Balancing long- and short-term dynamics for the modeling of saliency in videos
Theodor Wulff, Fares Abawi, Philipp Allgeuer, Stefan Wermter
TL;DR
This work tackles the challenge of saliency prediction in videos by modeling both long- and short-term temporal dynamics with a dual-stream Transformer that processes frames and past saliency maps via tubelet-based spatiotemporal tokens. A saliency-prior masking scheme and frame dropout allow the model to leverage prior focus while remaining robust to dynamic shifts, with a fusion encoder and interchangeable decoder heads enabling flexible task adaptation.

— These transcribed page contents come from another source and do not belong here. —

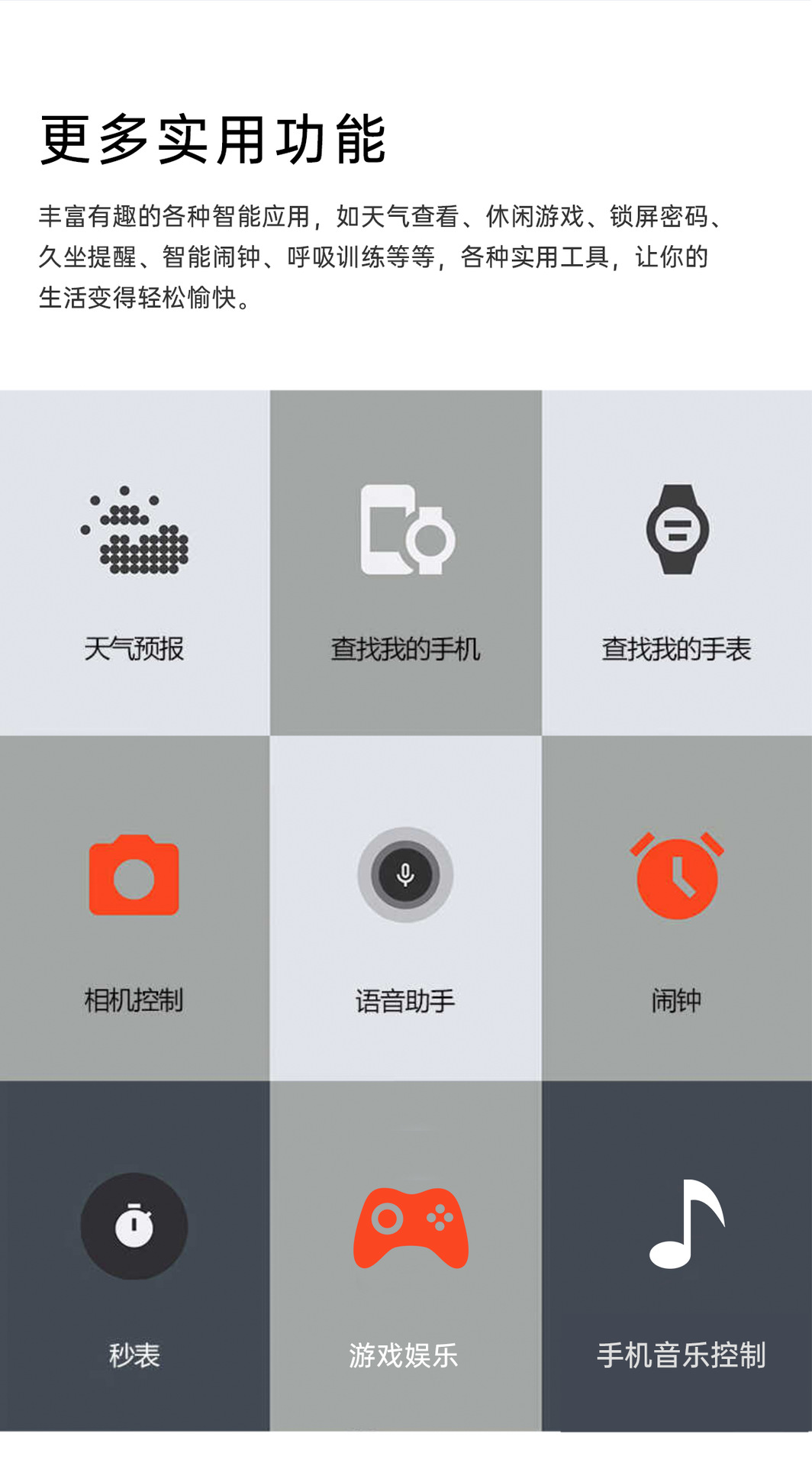 更多实用功能

丰富有趣的各种智能应用，如天气查看、休闲游戏、锁屏密码、久坐提醒、智能闹钟、呼吸训练等等，各种实用工具，让你的生活变得轻松愉快。

天气预报

查找我的手机

查找我的手表

相机控制

语音助手

闹钟

秒表

游戏娱乐

手机音乐控制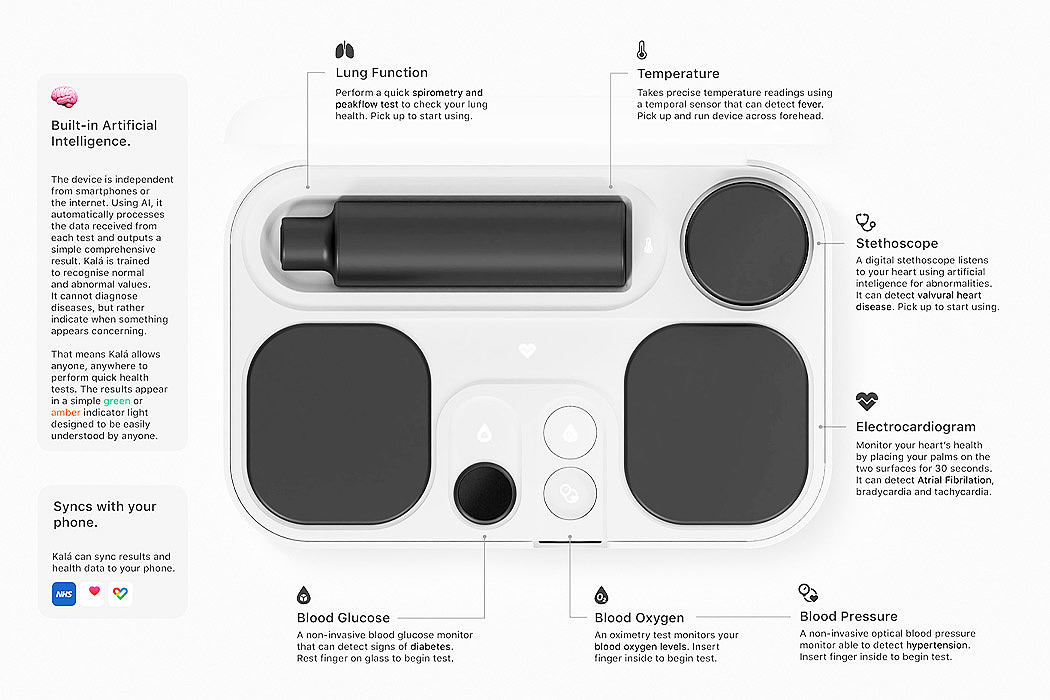 Built-in Artificial Intelligence.

The device is independent from smartphones or the internet. Using AI, it automatically processes the data received from each test and outputs a simple comprehensive result. Kalá is trained to recognise normal and abnormal values. It cannot diagnose diseases, but rather indicate when something appears concerning.

That means Kalá allows anyone, anywhere to perform quick health tests. The results appear in a simple green or amber indicator light designed to be easily understood by anyone.

Syncs with your phone.

Kalá can sync results and health data to your phone.

NHS

Lung Function

Perform a quick spirometry and peakflow test to check your lung health. Pick up to start using.

Temperature

Takes precise temperature readings using a temporal sensor that can detect fever. Pick up and run device across forehead.

Stethoscope

A digital stethoscope listens to your heart using artificial inteligence for abnormalities. It can detect valvural heart disease. Pick up to start using.

Electrocardiogram

Monitor your heart's health by placing your palms on the two surfaces for 30 seconds. It can detect Atrial Fibrilation, bradycardia and tachycardia.

Blood Glucose

A non-invasive blood glucose monitor that can detect signs of diabetes. Rest finger on glass to begin test.

Blood Oxygen

An oximetry test monitors your blood oxygen levels. Insert finger inside to begin test.

Blood Pressure

A non-invasive optical blood pressure monitor able to detect hypertension. Insert finger inside to begin test.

Key findings show that long-term context improves predictions beyond a saturation point for short-term context, and an optimal short-term depth exists roughly at half the long-term span, guiding design choices for temporal context. The approach advances video salient object detection by revealing how to balance temporal contexts in Transformer-based architectures and by providing a practical framework that can adapt to varying downstream saliency tasks.
Abstract
The role of long- and short-term dynamics towards salient object detection in videos is under-researched. We present a Transformer-based approach to learn a joint representation of video frames and past saliency information. Our model embeds long- and short-term information to detect dynamically shifting saliency in video. We provide our model with a stream of video frames and past saliency maps, which acts as a prior for the next prediction, and extract spatiotemporal tokens from both modalities. The decomposition of the frame sequence into tokens lets the model incorporate short-term information from within the token, while being able to make long-term connections between tokens throughout the sequence. The core of the system consists of a dual-stream Transformer architecture to process the extracted sequences independently before fusing the two modalities. Additionally, we apply a saliency-based masking scheme to the input frames to learn an embedding that facilitates the recognition of deviations from previous outputs. We observe that the additional prior information aids in the first detection of the salient location. Our findings indicate that the ratio of spatiotemporal long- and short-term features directly impacts the model's performance. While increasing the short-term context is beneficial up to a certain threshold, the model's performance greatly benefits from an expansion of the long-term context.